For over a century, collegiate athletic conferences were mostly stable, unchanging, sleepy institutions. Sure, the Big Ten added Penn State in 1990 and the Big 8 Became the Big 12 in 1996, but those moves were Big News, the exceptions that proved the rule.
In the early 2010s that foundation began to crack. Over the past decade-and-a-half the conference structure as we knew it imploded. Media revenues skyrocketed, prompting conferences to open their checkbooks in search of shiny new schools to add to their TV inventory. Every university worth its endowment shopped around and explored its options. I’m not saying they should have done this, but I understand.
And so as the 2024 season gets rolling, the Big Ten has 18 teams, the Big 12 has 16 and the Atlantic Coast Conference has added two California schools. In a single weekend in January, Central Florida will play at Arizona State in a Big 12 matchup while Rutgers will visit UCLA in a Big Ten battle. I assume none of these institutions of higher learning are teaching geography or math.
If you feel like the college sports landscape is a bit of an unrecognizable mess, that’s because it is. And we have the NCAA’s history of selective attention and total lack of foresight to thank for that.
It’s not the NCAA’s fault, really. The NCAA was formed by its member institutions, not the government; ultimately, the NCAA’s job is to carry the water of the schools it was formed to oversee. The NCAA was never about regulating sports, exactly. It was about regulating players.
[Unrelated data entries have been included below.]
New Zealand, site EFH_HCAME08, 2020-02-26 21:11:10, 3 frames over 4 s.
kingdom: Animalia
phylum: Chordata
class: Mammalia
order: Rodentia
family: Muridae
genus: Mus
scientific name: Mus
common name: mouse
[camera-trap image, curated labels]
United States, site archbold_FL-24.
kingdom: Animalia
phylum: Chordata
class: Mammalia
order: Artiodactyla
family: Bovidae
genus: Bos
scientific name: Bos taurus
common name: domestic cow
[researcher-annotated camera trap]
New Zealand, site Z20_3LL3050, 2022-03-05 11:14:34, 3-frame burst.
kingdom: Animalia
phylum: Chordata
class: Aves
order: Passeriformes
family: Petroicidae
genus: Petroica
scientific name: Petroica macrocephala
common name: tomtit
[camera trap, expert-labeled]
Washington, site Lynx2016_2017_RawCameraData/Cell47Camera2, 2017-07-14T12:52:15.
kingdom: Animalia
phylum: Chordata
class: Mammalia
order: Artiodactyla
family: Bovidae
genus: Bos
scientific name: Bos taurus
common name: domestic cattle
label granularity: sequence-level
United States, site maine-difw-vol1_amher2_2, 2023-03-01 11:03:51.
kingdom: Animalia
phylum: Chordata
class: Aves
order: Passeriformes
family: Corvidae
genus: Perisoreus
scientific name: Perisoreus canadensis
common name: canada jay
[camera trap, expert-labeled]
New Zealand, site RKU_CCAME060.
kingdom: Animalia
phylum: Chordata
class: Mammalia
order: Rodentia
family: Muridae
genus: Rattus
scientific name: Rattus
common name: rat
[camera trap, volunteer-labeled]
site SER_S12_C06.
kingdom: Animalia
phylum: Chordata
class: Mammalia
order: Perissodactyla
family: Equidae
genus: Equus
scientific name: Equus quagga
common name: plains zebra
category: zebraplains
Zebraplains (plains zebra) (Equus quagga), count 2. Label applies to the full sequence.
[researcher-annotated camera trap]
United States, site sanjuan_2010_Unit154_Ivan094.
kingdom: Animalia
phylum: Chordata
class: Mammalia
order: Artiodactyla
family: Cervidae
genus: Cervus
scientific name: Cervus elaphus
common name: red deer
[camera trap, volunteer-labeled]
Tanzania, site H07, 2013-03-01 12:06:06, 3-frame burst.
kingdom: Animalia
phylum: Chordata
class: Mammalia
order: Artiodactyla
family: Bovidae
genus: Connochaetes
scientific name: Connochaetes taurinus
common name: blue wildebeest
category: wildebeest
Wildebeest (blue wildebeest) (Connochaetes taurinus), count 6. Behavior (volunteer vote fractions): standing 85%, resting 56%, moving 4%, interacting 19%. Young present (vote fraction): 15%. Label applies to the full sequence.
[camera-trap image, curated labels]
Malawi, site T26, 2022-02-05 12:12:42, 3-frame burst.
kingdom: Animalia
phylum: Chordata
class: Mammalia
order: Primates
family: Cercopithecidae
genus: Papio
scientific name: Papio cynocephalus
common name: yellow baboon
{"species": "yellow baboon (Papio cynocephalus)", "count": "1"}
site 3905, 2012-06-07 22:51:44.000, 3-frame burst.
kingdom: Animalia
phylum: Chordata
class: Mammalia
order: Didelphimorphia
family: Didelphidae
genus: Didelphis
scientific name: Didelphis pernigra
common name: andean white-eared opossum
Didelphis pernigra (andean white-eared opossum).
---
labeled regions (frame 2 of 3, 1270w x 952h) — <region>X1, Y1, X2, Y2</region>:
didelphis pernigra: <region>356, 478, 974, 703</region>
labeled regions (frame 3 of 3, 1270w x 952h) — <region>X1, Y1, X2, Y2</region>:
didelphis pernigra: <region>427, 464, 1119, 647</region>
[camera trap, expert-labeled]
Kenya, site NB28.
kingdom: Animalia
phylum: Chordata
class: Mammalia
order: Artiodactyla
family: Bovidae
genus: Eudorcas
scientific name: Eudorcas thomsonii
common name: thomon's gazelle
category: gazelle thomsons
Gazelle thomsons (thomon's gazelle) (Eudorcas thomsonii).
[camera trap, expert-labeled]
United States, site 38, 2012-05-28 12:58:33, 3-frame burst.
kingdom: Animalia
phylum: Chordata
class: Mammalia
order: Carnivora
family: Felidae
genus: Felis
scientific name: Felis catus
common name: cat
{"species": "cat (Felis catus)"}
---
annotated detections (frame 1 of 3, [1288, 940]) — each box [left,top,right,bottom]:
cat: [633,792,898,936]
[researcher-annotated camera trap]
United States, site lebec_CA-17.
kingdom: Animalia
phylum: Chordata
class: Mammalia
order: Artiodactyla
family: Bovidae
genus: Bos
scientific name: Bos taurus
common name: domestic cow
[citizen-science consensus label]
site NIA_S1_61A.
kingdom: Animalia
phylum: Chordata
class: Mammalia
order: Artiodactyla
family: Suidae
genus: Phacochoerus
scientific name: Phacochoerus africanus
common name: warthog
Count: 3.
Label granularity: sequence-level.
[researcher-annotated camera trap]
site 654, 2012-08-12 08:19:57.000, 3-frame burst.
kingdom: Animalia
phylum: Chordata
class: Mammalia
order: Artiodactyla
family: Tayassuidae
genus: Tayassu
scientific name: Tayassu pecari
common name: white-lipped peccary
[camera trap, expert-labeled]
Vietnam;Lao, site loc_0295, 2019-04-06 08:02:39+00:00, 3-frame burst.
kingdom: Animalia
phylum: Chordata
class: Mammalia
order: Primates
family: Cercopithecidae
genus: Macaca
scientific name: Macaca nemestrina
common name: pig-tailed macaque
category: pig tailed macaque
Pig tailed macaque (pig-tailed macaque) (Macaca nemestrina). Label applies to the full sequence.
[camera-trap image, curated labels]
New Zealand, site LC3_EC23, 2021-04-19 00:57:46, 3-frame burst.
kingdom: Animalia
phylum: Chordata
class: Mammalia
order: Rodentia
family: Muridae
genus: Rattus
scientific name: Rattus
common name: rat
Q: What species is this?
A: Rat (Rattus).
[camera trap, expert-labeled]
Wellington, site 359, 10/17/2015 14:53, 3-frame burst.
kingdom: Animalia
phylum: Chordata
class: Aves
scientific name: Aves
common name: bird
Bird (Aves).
Sure, there have always been rules and guidelines governing the behavior of coaches and schools and once in a while a coach will get a “show cause” penalty or a school will land on NCAA probation. But far more often, NCAA enforcement lasers were pointed at the easiest targets: the student-athletes.
The NCAA’s most fundamental rules made it difficult for players to transfer or accept money and rendered players ineligible or reduced scholarships when things went wrong. Meanwhile, when a college coach jumped ship to chase a $50 million bag somewhere else, the NCAA was perfectly fine with it. When a school bolted for a new conference with a bigger revenue share, the NCAA shrugged.
But when a player received some beer money from a booster, the NCAA was there to make sure that kid would be suspended. And if he wanted to transfer to a new school? Fine, but he would be required to sit out a year.
Thankfully, courts, lawyers and other grown-ups have rendered the NCAA a shadow of its former self, pointing out the obvious: No, it’s not okay to punish a college student for changing schools and no, it’s not acceptable to interfere with his or her right to get paid.
This is the way college sports were always meant to be. The fans support the sport with their wallets, clicks and eyeballs and the schools, coaches and players should get paid for making it all happen. That’s the way Big Business is supposed to work. The recent rule changes haven’t poisoned college athletics, they’ve unburdened them. And full-scale revenue sharing is finally at hand.
The NCAA is at long last getting out of the way. It can now focus on things it’s actually good at, like running tournaments and cashing checks from Dr. Pepper and Enterprise Rent-A-Car.
Yes, college basketball changed over the off-season, a little more than we’re used to. That’s how it’s going to be for a while. But the good stuff — the uniforms, the mascots, the arenas, the fight songs, the tournaments — all of that is the same. And don’t worry, the fans of your team’s rival are still degenerate morons.